VideoGamer.com: What is the addition to Mass Effect 2 that you're most excited about?
CH: We've made so many improvements that it's hard to pick just one. We're still making improvements. Even just yesterday, we did a lot of improvements to the way sound works, so you can hear bullets whizzing past your head and striking metal behind you. When you're firing on an enemy you can hear you're hitting their shields, and you can hear the "plonking" sound of bullets against armour, and you can hear them hammering into the meat of Krogan flesh. Just little things like that we're doing all throughout the project, that you'll maybe not notice on a one on one basis, but makes the whole experience so much better.
The two areas we've made the biggest improvements in is in combat, which again contains countless improvements, from the feel of how you aim, the way you track enemies, the way you move and take cover - a completely new cover system - and the weapons feel fantastic. So, all the stuff we've done in the combat area. But then all of the things we've done to make the RPG aspects a lot more intuitive. I wouldn't say they're simpler, because you can do a lot more - there's a lot more customisation, there's more research and upgrades, there's just generally more there in the RPG side of it too - but what we've done is we've moved things into interfaces and screens where you can realise the full potential of these things without them becoming cumbersome or it having too many items and all that kind of stuff.
So, both of those areas simultaneously give Mass Effect 2 the same kind of balance we had in Mass Effect 1, where you have exploration and story progression and developing your character and combat - all of these different pillars we experience are still there in the same balance - but they're all improved in pretty amazing ways.
VideoGamer.com: Can you elaborate on what you've done to improve the control and combat system?
CH: I guess it starts with the feeling of player control. There are many things that go into that. If you played Mass Effect 1, one thing we're really excited about is it continues to be very well received and it holds up well against other games. But we're excited to be able to let everybody play Mass Effect 2, because the improvements we've made are so widespread that each one of them is an increment, but it adds up to quite a revolution in the overall experience. It starts with even fairly subtle things like framerate. In Mass Effect 1 we didn't always have a high framerate, but that's one thing we've been able to do as part of doing a sequel, is now we've got the ability to have a lot of discipline around memory and performance budget. Generally the framerate is much faster, much smoother, and that contributes a lot to the feel of combat.

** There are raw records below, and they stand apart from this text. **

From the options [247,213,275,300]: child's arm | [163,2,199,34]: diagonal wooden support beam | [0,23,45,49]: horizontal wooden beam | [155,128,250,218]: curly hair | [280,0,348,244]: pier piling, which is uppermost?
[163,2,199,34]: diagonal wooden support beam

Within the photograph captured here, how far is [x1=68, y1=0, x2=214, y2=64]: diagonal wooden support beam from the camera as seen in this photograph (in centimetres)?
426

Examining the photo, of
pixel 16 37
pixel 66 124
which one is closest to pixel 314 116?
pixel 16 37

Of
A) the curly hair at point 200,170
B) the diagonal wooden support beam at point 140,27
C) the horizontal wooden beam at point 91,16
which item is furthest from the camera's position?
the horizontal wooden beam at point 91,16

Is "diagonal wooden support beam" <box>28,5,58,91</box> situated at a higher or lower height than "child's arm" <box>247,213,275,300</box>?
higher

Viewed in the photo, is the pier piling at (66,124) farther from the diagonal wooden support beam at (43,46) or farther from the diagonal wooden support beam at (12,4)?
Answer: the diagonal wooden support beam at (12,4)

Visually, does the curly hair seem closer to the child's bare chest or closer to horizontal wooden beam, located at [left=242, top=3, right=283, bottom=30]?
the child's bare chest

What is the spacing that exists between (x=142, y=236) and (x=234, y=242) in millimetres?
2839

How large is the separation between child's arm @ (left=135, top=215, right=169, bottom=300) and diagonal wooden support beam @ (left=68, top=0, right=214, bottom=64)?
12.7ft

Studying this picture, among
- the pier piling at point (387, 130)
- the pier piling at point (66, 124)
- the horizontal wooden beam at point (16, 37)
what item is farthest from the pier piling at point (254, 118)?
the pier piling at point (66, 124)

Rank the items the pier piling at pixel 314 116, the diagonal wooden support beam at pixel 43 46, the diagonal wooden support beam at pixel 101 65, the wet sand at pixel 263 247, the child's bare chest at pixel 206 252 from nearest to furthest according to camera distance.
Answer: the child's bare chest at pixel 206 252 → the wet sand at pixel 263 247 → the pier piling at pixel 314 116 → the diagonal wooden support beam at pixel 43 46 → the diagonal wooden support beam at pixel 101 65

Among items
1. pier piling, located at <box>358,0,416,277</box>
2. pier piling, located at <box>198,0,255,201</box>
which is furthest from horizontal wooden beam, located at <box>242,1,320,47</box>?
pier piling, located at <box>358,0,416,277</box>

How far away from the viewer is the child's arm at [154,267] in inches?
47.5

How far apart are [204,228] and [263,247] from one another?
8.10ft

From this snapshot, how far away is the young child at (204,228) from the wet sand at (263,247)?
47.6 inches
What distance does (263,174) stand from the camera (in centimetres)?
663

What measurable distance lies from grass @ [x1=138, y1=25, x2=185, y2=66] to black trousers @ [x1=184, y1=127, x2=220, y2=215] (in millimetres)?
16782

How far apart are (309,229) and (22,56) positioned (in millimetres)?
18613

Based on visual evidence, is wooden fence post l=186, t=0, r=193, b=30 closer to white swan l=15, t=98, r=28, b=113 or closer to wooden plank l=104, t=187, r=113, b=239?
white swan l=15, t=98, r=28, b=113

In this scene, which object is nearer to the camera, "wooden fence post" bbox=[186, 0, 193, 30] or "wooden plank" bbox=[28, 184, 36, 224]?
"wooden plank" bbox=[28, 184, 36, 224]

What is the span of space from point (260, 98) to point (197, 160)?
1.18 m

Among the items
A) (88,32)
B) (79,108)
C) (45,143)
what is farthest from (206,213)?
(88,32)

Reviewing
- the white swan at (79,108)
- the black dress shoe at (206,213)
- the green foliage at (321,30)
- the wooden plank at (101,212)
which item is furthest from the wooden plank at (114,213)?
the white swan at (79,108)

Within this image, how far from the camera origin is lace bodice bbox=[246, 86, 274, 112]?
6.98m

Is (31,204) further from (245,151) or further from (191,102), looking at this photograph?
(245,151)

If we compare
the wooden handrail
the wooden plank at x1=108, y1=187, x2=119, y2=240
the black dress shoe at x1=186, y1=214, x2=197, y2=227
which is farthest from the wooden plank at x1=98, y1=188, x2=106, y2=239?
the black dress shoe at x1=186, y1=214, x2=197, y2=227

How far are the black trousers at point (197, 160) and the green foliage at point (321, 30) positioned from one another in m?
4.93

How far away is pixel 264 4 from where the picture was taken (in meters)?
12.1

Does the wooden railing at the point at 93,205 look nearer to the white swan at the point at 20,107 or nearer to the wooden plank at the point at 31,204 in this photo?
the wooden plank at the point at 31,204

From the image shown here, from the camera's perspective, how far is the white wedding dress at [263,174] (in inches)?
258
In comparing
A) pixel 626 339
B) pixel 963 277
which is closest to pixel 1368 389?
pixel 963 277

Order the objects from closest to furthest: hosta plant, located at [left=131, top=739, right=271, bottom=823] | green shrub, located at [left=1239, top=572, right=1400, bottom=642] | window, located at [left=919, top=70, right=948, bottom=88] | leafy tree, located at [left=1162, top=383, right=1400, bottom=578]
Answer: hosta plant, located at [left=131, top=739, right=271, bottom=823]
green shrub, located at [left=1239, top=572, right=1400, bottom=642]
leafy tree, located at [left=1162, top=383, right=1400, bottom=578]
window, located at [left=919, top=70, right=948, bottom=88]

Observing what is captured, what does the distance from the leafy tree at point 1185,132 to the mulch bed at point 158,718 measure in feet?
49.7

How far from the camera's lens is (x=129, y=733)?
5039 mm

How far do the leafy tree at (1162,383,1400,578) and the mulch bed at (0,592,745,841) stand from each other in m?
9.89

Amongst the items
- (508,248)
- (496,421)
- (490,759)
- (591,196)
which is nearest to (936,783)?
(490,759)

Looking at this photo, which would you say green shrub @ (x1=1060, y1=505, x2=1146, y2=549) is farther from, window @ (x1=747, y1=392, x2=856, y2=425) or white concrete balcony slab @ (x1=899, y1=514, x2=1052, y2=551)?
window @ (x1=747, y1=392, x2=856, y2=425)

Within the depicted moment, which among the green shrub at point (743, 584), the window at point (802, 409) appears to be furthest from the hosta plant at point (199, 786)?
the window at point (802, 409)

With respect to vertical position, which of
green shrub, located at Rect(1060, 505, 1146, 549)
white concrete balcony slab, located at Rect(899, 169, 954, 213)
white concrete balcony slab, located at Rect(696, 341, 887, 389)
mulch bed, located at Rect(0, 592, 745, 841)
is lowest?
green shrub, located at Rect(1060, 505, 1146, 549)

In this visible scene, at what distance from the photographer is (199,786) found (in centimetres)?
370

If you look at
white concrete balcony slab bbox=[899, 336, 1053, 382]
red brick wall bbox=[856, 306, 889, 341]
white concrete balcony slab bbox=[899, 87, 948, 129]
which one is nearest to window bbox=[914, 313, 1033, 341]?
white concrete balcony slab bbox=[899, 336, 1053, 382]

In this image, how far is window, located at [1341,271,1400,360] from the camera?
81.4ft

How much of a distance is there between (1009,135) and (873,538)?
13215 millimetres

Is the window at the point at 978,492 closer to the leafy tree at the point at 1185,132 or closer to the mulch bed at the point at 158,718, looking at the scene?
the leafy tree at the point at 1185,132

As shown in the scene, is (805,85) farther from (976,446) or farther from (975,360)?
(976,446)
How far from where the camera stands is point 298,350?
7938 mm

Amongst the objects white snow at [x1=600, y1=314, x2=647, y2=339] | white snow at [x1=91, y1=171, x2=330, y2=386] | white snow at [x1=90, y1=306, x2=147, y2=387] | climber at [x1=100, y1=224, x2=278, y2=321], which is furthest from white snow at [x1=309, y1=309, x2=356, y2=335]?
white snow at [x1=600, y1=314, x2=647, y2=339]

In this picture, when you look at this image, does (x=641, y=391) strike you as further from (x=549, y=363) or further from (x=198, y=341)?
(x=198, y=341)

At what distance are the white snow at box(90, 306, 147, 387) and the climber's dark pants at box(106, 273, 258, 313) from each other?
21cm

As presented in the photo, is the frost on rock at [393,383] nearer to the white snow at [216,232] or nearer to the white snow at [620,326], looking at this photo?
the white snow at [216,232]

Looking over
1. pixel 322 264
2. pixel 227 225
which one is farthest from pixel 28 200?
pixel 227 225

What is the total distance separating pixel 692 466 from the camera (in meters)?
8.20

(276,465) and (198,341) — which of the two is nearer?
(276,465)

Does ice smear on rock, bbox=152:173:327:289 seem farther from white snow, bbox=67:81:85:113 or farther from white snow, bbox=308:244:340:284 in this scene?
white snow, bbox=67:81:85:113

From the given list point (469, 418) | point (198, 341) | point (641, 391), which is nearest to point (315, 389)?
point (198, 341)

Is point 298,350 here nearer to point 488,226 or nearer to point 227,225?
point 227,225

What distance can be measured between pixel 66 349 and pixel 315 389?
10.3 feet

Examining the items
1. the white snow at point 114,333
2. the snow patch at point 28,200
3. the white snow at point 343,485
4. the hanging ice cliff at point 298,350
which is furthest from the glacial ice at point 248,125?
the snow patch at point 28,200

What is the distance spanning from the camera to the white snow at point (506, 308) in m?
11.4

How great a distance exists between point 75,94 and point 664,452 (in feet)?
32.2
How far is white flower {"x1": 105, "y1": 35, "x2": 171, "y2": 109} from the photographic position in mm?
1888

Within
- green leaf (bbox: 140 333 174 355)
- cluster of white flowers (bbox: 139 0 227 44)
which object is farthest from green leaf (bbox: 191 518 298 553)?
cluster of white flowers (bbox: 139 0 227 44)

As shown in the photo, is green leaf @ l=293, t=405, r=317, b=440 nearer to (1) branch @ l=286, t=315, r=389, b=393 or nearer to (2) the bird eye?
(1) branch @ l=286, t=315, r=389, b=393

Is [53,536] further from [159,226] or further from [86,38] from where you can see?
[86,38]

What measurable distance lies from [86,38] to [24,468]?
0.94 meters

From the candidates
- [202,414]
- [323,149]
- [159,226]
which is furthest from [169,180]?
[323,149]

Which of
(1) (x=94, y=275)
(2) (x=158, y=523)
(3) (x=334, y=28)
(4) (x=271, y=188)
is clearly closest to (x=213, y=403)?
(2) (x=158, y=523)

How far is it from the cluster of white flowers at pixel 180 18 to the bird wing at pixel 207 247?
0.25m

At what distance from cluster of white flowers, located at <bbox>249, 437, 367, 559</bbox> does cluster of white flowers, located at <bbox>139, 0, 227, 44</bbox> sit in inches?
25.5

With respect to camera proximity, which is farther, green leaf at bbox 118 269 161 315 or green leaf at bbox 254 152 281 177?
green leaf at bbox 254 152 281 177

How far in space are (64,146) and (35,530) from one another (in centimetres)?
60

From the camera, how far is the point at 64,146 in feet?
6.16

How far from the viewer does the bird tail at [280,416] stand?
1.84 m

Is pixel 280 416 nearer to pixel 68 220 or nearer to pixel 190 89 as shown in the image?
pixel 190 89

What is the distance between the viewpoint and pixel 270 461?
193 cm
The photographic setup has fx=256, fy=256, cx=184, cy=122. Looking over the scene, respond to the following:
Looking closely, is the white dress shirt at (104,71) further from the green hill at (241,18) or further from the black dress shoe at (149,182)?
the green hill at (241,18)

But we've also done a lot of things for the feel of aiming with weapons, the feel of the weapons themselves. Most people now, even though weapons all still have their different behaviours and stats and rates of fire, a lot of people in Mass Effect 2 end up choosing their weapons based on how they feel. That tells you a lot about how different the weapons are - when you switch to a new weapon you've got and you fire it and you decide right then if you like it or not. For example, in the pistol category we have new subcategories like a hand cannon, which would be like a magnum or a desert eagle style big high calibre single shot, or you can also have a submachine gun, like an Uzi, with a high rate of fire but less accuracy. When you feel these weapons in your hand, they feel fantastic but in completely different ways. That ends up being a big part of what's fun about combat, is you end up picking your favourite weapons partly because of how they feel.
Then also a thing like the cover system is completely new. In Mass Effect 1, again in terms of incorporating feedback, we noticed when we watch people play it they would play it like the way you might play Halo, where you strafe around, you tuck yourself behind cover and then move back out, and then they would move to a level sliding against objects - in Mass Effect 1 we had automatic cover, it would pull you into the cover automatically. You would see people accidentally getting stuck in cover. We made cover more of an active system where you hit A to engage it. Now you can slide in and out of cover without engaging cover, and it's smooth, but you also just tap A to put yourself into cover behind the object. That's helped a lot too, plus the entire animation system is different for the way you move in combat and everything, so it's just smoother. So that's just some of the many improvements we've made to the control and combat.